TIM - Brasile, esteso il contratto torri con American Towers
Atteso un impatto positivo sui costi di locazione di TIM Brasil, che erano aumentati tra il 2022 e il 2023

Fatto
TIM Brasil ha approvato un aggiornamento del contratto con American Tower do Brasil per la gestione condivisa delle infrastrutture passive di rete. L’intesa riguarda circa 9.000 siti (pari a circa il 30% del portafoglio di torri di TIM) e consolida in un unico contratto quadro principale (Master Service Agreement, MSA) tutte le relazioni esistenti, con estensione della durata fino al 2034.
Il nuovo impianto contrattuale aggiorna le clausole economiche e operative alle attuali condizioni di mercato, migliorando la visibilità, la sostenibilità e la prevedibilità dei costi operativi di locazione (Operating Expenditures, OPEX).

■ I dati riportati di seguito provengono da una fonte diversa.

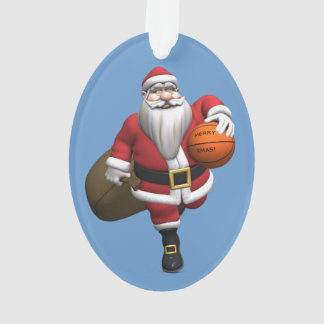 Santa Claus Basketball Player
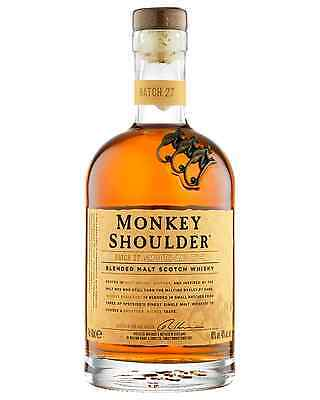 Monkey Shoulder Scotch Whisky 700mL case of 6 Blended Whisky Speyside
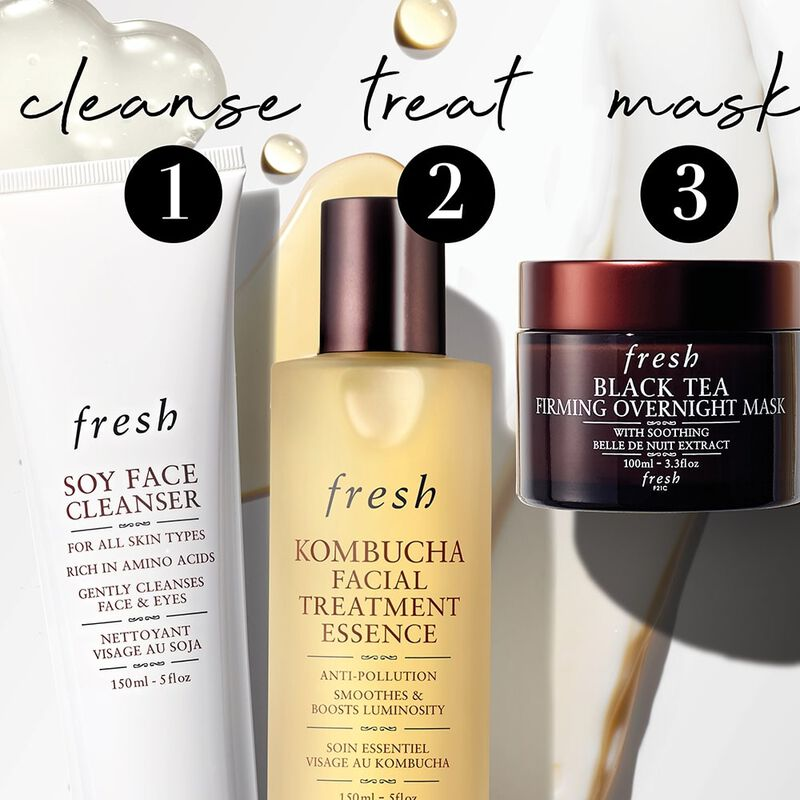 1 cleanse, 2 treat, 3 mask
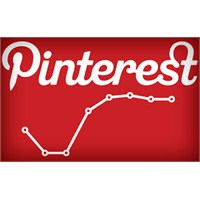 Sitenizin Hitini Artırın - Pinterest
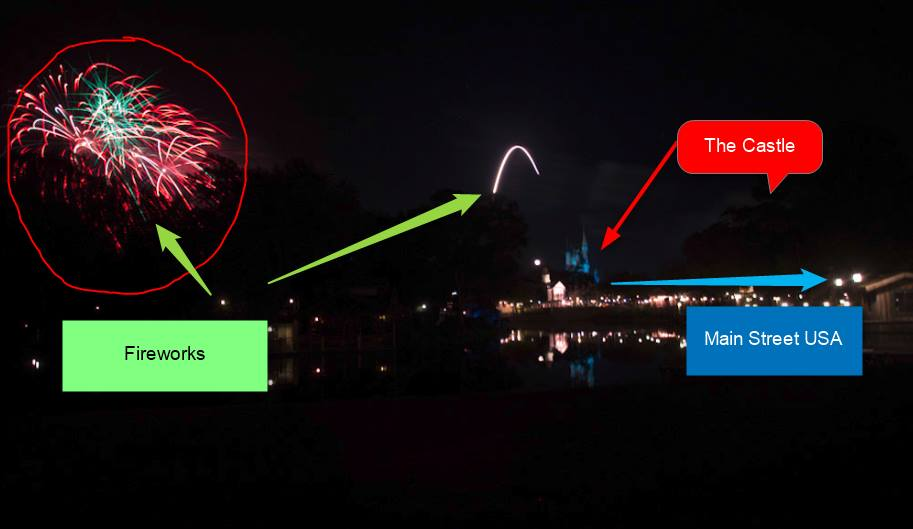 Disney World Advice - Tips for watching the Wishes Fireworks in the Magic Kingdom at Disney World. Here is a side view of Wishes (Christmas Wishes to be exact!). You can see how far away some of the fireworks really are!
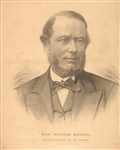 William Daniel, 1884 Prohibition Party Candidate for Vice President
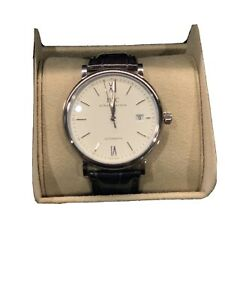 IWC  Portofino IW356502 Wrist Watch for Men
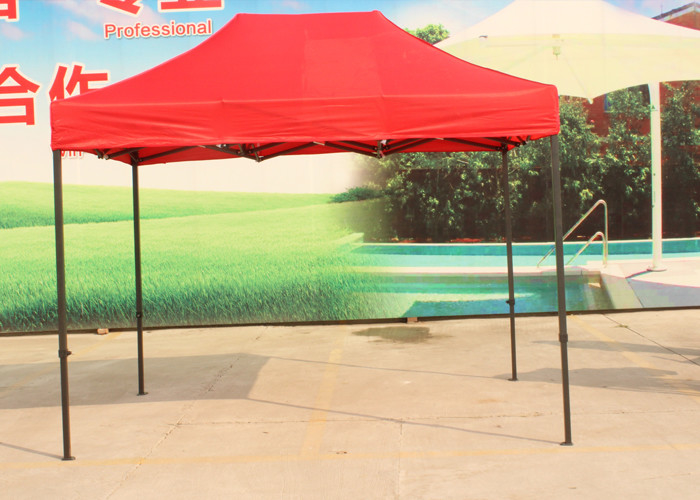3m X 3m Garden Gazebo Canopy Tent Heavy Duty For Trade Show Advertising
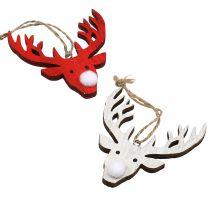 Reindeer hænger rød, hvid 6,5 cm x 7,5 cm 8stk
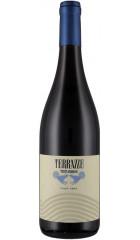 """Вино Tenuta Mazzolino, """"Terrazze"""" Pinot Nero, Provincia di Pavia IGT, 2017, 0.75 л"""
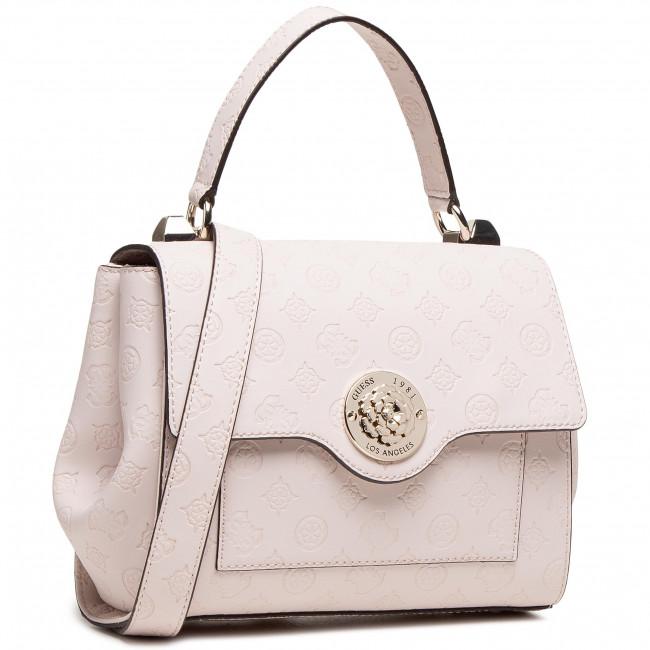 Handbag GUESS - Dayane (SG) HWSG79 68180 BLS
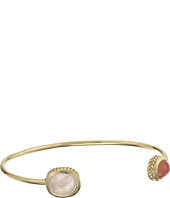 Cole Haan - 2 Stone Open C Cuff Bracelet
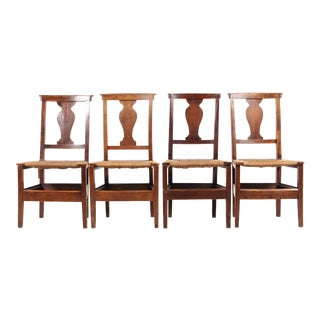 Set of 4 19th-C. English Lyre Back Chairs With Rush Seats For Sale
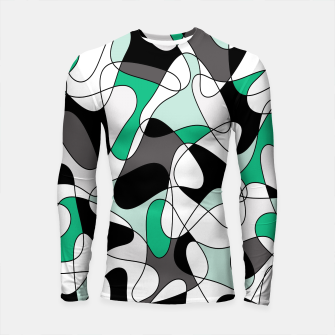 Thumbnail image of Abstract pattern - green and gray. Longsleeve rashguard , Live Heroes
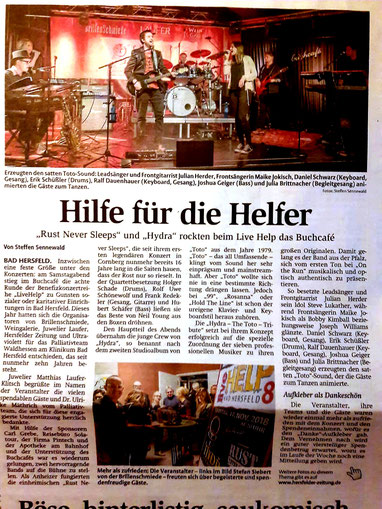 Bericht in der Hersfelder Zeitung (von Steffen Sennewald)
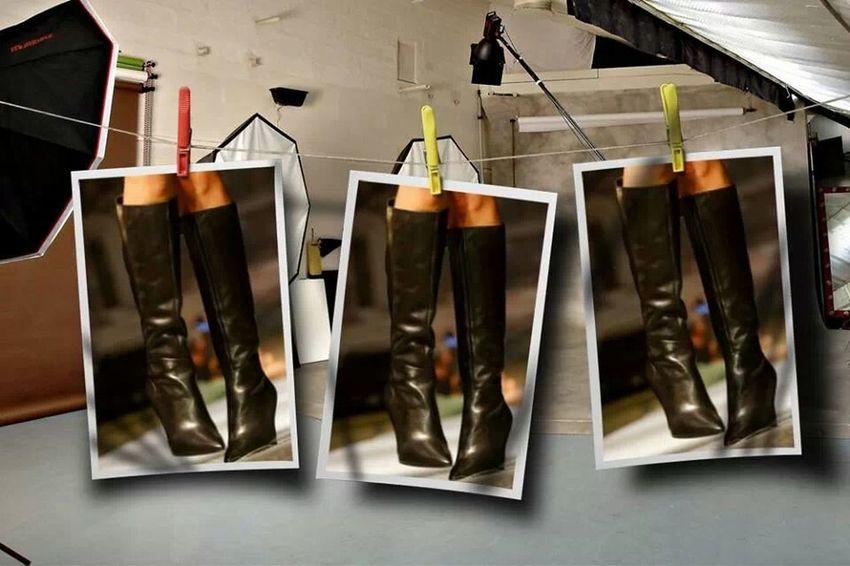 Ultimos dias de Rebajas en Zapcangas Shoes Shopping y en nuestra tienda Online : www.zapshoestore.com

La razionalizzazione dei contratti riduce la complessità amministrativa e consente una governance più efficiente del portafoglio di torri.
L’accordo si inserisce nel Lease Efficiency Plan di TIM, sostenendo lo sharing infrastrutturale, i piani di evoluzione della rete e le iniziative di tipo “MAKE” (sviluppo e realizzazione interna di soluzioni industriali e operative).
Effetto
I nuovi termini e le nuove condizioni contrattuali non sono ancora noti; tuttavia, ci attendiamo un impatto positivo sui costi di locazione di TIM Brasil, che erano aumentati tra il 2022 e il 2023 a seguito dell’acquisizione degli asset di Oi, raggiungendo circa 2,9 miliardi di real brasiliani all’anno (pari a circa l’11% del fatturato).
Nelle nostre stime su TIM Brasil — che contribuisce per circa il 46% all’EBITDAaL (ossia Ebitda dopo i costi di locazione) e per il 53% all’OpFCF 2026E (Operational Free Cash Flow, flusso di cassa operativo, stimato per l’anno 2026) del gruppo — assumiamo una crescita dell’EBITDAaL pari al 7% lungo l’intero arco di piano, superiore di circa un punto percentuale rispetto alla crescita dell’Ebitda, anche grazie ai risparmi progressivi sui costi di locazione.